[Scene-based spatial questions]
________________________
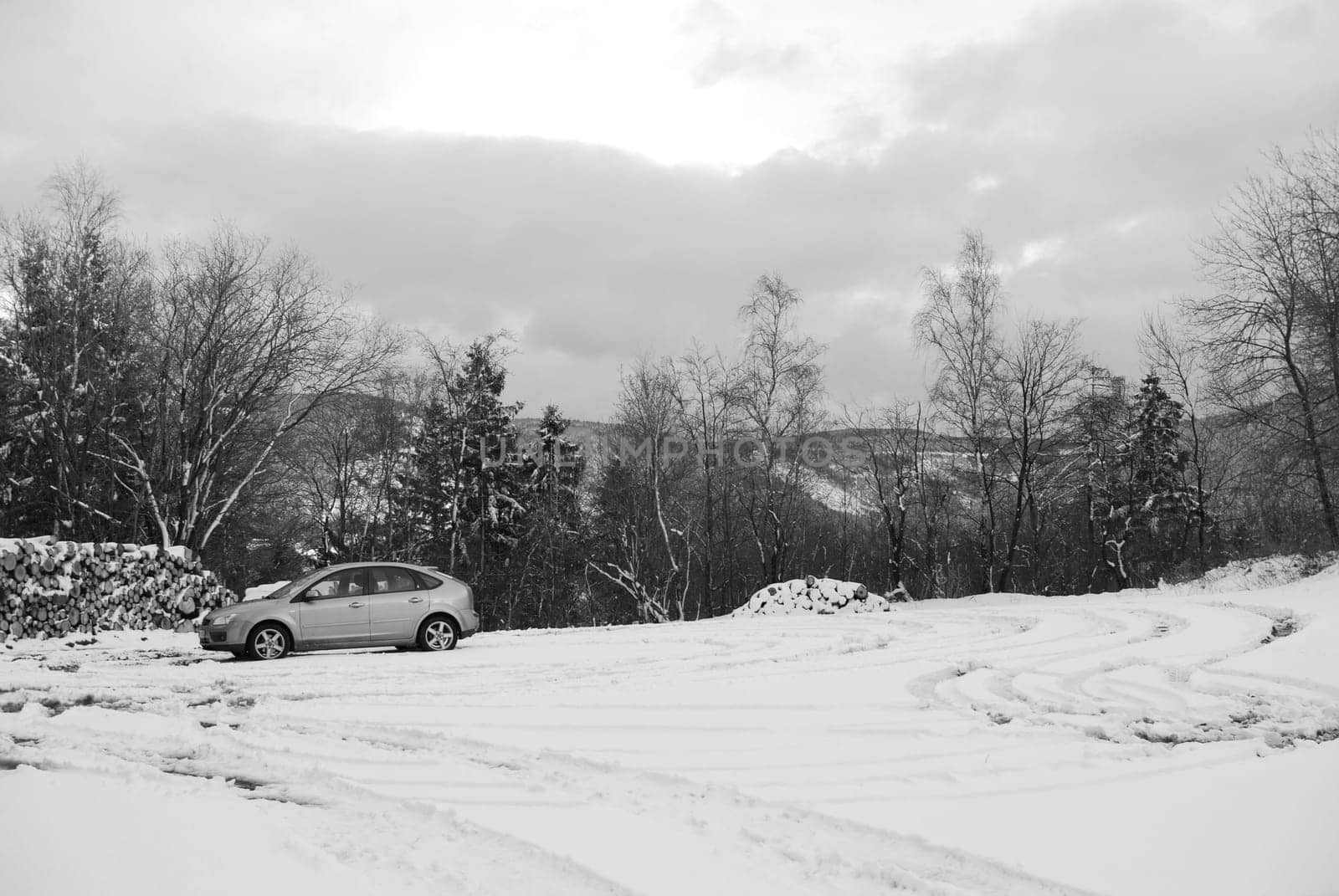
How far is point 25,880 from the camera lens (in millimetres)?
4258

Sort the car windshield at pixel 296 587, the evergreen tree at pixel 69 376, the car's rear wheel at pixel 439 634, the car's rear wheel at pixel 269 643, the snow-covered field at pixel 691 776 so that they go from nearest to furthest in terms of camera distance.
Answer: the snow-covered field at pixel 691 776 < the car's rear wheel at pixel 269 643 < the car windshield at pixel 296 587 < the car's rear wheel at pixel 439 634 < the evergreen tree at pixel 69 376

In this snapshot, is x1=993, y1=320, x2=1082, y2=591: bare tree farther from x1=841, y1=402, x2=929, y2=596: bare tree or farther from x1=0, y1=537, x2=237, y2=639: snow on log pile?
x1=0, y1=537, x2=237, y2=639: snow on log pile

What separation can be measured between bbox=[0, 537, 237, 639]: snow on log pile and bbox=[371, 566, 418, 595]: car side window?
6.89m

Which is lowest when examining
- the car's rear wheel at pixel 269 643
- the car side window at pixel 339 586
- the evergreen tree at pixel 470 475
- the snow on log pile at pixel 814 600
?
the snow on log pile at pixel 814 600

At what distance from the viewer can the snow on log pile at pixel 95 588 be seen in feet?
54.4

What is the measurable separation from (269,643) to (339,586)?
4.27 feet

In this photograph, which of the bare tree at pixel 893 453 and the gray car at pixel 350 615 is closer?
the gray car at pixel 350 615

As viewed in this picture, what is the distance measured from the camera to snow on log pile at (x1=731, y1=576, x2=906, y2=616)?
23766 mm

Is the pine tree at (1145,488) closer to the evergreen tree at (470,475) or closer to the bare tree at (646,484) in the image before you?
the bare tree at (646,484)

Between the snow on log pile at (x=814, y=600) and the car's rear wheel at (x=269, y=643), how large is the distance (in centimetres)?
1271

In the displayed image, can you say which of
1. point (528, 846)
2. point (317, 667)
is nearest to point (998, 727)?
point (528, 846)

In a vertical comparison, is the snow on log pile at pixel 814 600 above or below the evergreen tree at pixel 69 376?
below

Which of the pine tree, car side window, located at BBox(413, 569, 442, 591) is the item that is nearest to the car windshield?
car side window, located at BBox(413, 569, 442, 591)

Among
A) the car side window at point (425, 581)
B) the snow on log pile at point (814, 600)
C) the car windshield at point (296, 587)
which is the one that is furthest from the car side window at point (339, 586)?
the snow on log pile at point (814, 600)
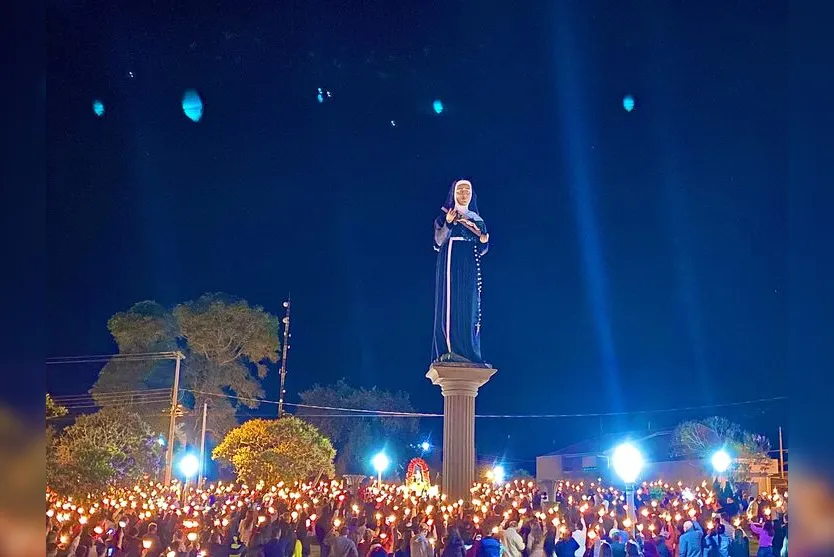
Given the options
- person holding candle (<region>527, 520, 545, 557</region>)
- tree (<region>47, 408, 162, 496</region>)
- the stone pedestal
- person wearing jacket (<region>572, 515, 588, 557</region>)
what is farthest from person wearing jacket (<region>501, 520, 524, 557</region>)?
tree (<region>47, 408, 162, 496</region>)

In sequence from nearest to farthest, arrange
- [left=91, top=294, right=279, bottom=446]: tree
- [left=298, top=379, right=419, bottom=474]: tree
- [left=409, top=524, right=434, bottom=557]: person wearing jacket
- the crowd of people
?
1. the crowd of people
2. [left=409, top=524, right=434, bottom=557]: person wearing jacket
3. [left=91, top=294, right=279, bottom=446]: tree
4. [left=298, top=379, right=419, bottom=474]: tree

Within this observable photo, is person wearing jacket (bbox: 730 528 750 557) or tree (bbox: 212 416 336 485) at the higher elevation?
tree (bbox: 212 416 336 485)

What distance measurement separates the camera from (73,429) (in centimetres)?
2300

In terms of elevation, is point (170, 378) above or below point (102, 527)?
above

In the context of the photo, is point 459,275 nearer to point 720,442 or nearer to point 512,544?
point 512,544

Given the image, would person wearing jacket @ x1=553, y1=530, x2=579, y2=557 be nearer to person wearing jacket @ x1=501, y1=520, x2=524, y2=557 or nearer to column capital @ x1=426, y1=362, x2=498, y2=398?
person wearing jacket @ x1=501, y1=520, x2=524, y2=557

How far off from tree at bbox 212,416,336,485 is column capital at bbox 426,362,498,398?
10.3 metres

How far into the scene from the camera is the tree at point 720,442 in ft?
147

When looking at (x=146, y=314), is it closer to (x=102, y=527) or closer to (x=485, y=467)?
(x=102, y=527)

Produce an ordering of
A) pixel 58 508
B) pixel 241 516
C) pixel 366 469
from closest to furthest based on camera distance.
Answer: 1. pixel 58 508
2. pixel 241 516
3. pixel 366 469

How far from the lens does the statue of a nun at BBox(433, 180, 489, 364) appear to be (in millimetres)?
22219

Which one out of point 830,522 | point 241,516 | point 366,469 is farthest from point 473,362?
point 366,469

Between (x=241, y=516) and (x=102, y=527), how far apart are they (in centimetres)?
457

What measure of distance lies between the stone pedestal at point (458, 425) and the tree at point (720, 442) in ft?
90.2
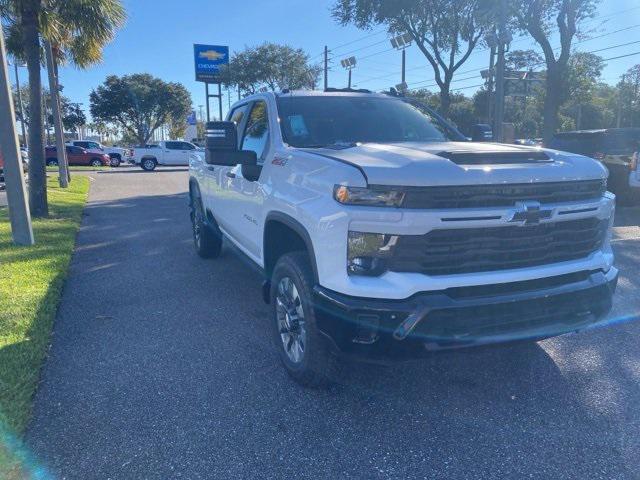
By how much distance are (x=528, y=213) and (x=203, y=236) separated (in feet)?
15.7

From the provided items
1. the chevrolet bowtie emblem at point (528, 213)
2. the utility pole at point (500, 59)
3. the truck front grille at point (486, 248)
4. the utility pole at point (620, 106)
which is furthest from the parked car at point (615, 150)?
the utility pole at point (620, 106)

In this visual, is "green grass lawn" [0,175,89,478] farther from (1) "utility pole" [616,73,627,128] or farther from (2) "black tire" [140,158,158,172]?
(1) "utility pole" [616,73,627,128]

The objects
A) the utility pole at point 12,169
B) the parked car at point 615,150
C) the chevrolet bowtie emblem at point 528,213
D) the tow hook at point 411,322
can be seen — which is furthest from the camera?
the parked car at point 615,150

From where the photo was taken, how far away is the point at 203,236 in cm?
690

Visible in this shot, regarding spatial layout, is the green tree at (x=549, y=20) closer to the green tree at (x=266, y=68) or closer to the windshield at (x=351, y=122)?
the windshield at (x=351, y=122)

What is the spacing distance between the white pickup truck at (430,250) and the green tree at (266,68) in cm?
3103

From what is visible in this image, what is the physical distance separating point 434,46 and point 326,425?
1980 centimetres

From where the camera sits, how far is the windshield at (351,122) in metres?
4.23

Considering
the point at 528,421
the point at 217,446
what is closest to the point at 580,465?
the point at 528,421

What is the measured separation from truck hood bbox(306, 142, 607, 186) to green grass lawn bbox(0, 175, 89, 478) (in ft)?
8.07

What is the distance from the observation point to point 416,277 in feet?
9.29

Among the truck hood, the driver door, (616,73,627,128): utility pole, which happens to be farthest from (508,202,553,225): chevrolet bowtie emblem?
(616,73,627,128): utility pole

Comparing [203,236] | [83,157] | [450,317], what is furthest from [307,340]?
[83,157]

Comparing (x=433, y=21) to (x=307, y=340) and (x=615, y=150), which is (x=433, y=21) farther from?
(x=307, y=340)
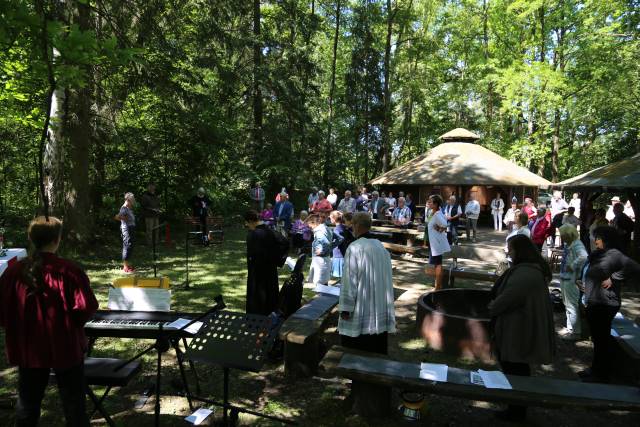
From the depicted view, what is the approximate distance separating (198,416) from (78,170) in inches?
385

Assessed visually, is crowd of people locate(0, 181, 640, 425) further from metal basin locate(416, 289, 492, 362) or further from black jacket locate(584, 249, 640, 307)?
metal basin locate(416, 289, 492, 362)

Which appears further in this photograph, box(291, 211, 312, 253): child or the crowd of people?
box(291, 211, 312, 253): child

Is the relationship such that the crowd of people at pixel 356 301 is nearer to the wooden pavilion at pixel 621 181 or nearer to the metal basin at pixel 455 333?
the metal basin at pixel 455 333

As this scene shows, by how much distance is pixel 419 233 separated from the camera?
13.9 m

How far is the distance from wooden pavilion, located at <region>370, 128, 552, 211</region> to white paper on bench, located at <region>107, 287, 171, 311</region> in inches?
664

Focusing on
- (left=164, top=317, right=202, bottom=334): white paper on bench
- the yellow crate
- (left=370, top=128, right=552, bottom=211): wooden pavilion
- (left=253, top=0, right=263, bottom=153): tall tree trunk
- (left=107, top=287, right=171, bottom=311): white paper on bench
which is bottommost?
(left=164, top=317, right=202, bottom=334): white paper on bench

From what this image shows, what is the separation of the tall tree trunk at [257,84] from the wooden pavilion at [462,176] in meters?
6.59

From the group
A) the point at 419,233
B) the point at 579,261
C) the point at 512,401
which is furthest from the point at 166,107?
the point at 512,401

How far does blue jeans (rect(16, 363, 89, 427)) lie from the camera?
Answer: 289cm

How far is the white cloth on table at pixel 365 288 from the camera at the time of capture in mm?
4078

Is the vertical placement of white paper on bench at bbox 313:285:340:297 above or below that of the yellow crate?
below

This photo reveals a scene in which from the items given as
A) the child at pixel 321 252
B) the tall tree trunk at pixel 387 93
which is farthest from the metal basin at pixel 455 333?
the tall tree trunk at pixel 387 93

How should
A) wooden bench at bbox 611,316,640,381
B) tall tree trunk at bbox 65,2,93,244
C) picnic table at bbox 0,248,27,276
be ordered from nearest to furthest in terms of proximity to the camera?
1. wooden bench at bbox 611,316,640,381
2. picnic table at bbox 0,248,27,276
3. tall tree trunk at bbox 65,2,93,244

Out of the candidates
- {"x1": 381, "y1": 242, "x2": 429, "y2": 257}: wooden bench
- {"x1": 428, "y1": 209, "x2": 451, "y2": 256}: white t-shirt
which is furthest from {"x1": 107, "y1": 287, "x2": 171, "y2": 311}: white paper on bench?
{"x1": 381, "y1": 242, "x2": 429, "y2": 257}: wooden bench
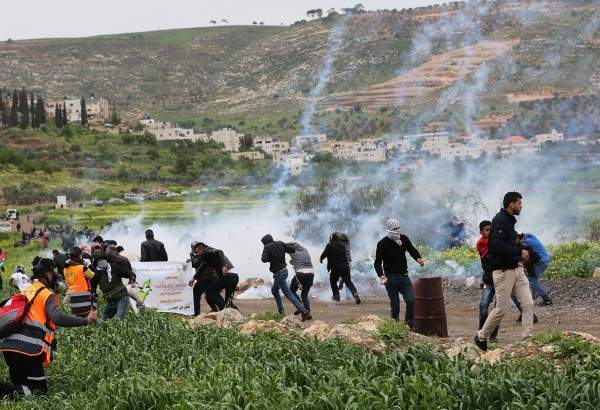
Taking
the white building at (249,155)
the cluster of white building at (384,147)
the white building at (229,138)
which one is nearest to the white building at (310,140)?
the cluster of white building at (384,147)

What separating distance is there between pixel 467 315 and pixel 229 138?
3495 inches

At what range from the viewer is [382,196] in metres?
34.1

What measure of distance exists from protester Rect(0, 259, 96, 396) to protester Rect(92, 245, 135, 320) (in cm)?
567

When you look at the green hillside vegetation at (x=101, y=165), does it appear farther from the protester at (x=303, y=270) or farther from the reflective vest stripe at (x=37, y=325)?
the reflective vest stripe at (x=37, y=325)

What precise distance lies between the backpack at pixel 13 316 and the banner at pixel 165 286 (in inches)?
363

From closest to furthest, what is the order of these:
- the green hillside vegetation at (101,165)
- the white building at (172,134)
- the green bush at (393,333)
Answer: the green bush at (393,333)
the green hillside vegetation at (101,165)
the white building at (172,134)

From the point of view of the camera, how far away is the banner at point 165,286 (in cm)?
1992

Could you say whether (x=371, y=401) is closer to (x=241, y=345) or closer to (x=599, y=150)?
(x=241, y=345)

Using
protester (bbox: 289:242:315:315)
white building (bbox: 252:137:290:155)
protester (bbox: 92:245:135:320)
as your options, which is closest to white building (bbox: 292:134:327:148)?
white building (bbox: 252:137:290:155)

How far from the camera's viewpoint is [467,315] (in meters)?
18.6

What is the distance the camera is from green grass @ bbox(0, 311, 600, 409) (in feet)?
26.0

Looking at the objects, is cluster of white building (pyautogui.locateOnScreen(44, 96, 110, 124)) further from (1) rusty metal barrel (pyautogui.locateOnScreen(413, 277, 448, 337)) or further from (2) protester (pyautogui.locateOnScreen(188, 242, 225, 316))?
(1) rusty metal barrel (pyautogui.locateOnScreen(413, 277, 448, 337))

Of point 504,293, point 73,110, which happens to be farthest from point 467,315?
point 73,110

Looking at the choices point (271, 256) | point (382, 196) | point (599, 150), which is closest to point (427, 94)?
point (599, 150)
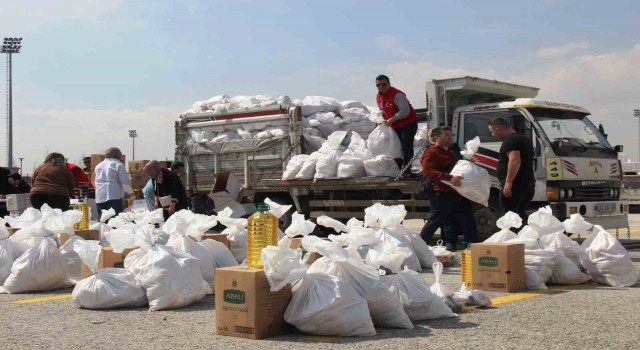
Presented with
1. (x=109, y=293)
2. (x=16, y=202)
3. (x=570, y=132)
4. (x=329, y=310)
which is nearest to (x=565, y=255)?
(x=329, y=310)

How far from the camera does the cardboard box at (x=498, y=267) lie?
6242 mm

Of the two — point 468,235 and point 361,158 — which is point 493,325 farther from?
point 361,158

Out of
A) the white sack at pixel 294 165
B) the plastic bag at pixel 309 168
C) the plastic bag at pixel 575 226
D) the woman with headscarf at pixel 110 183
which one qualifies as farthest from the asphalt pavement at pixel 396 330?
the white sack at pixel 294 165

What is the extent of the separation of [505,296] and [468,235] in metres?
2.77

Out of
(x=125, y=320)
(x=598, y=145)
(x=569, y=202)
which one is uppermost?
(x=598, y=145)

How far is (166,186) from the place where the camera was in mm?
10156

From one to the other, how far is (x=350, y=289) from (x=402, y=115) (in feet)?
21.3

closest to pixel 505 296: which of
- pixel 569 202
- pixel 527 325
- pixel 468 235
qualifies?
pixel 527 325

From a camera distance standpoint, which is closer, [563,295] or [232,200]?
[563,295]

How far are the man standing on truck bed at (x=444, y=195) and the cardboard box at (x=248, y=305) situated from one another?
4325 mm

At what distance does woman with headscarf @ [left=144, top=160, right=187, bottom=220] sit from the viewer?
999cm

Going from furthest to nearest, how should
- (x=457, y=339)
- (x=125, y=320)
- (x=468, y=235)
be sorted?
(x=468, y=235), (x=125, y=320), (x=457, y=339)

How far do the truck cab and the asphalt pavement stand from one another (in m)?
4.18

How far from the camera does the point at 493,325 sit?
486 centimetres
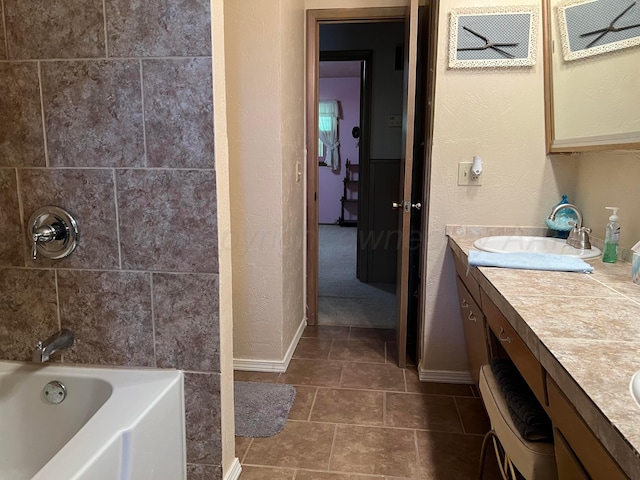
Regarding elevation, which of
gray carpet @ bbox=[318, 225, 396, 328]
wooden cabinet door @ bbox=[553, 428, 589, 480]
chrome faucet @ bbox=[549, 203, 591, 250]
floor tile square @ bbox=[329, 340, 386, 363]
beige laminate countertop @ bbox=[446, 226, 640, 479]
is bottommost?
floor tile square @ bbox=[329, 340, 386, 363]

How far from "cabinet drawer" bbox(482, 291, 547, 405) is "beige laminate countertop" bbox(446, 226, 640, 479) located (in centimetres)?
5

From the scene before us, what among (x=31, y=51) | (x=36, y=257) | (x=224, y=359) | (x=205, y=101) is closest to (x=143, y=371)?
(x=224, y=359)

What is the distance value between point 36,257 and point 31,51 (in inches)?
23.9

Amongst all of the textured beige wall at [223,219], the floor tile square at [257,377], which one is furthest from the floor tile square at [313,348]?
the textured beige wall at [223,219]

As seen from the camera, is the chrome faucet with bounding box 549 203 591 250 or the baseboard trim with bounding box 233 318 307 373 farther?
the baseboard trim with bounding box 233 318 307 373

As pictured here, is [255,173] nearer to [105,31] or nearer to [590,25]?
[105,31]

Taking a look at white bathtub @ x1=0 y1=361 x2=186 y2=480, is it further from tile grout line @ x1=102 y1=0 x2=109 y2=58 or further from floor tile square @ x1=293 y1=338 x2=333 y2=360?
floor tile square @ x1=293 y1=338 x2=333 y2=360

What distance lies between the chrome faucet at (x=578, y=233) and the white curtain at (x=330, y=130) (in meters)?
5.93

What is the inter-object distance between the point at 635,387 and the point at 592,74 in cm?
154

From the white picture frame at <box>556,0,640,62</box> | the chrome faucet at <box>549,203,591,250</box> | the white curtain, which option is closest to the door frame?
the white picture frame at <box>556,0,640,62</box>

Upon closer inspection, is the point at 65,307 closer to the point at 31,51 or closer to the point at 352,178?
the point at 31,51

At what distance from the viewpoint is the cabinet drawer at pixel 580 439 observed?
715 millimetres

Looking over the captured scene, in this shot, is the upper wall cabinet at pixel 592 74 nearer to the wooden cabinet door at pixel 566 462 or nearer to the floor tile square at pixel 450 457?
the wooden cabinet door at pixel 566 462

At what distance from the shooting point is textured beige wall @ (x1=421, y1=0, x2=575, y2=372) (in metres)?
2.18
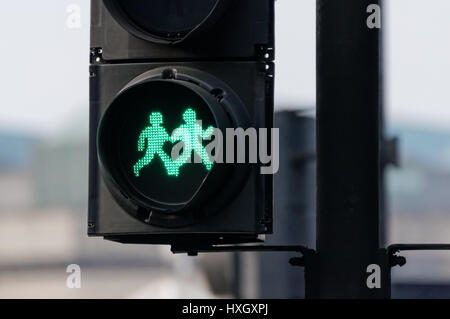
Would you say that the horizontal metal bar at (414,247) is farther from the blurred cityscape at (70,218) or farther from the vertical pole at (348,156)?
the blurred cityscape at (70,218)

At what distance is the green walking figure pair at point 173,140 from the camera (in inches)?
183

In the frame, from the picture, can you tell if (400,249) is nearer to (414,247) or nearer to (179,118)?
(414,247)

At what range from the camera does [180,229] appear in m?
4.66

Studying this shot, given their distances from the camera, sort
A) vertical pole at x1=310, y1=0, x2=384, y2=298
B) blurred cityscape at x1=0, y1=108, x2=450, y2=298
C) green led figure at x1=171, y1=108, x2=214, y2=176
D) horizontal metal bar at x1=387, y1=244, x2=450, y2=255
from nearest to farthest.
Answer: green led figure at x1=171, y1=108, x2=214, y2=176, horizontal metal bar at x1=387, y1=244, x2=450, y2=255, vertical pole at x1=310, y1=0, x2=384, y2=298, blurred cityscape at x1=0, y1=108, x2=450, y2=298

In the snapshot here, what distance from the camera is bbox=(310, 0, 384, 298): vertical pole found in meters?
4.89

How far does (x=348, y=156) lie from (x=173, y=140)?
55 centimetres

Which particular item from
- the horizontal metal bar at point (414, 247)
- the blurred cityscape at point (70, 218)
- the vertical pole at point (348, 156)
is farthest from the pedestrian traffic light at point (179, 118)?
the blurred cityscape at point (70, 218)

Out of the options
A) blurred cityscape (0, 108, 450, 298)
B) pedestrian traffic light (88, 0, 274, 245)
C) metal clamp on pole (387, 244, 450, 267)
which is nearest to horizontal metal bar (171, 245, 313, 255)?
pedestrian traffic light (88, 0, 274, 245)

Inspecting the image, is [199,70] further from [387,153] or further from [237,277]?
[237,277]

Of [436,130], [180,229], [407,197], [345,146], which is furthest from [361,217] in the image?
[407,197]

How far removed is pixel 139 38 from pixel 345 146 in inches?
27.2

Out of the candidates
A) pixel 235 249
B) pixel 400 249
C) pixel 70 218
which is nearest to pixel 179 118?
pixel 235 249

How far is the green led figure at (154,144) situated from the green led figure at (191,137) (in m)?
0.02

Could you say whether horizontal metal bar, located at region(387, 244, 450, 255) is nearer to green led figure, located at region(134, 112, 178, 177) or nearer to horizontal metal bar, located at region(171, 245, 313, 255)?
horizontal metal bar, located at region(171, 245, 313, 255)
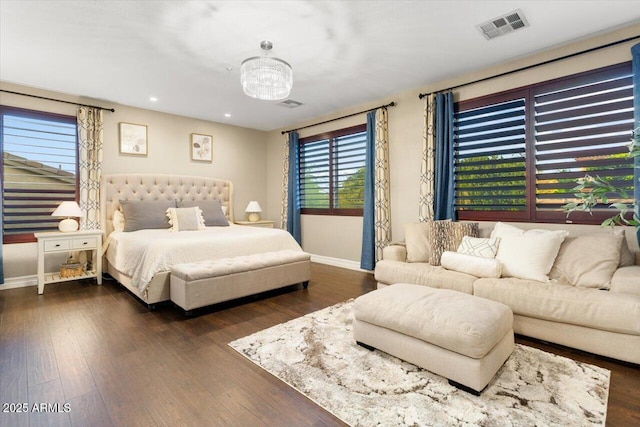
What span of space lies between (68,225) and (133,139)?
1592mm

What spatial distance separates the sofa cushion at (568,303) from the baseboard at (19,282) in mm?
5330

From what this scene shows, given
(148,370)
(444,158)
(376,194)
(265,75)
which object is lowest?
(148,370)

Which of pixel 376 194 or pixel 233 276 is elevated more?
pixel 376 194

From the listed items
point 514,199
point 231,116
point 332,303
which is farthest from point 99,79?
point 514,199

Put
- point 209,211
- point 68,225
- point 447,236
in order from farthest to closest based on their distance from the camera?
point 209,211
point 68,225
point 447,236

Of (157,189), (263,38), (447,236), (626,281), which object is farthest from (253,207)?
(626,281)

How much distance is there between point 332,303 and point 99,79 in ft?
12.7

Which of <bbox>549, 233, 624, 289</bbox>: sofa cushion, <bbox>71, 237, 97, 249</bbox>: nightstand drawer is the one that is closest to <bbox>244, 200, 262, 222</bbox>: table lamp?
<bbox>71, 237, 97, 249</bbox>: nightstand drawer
________________________
Report how many lines of the listing above contain the string "asphalt". Give only the number.

2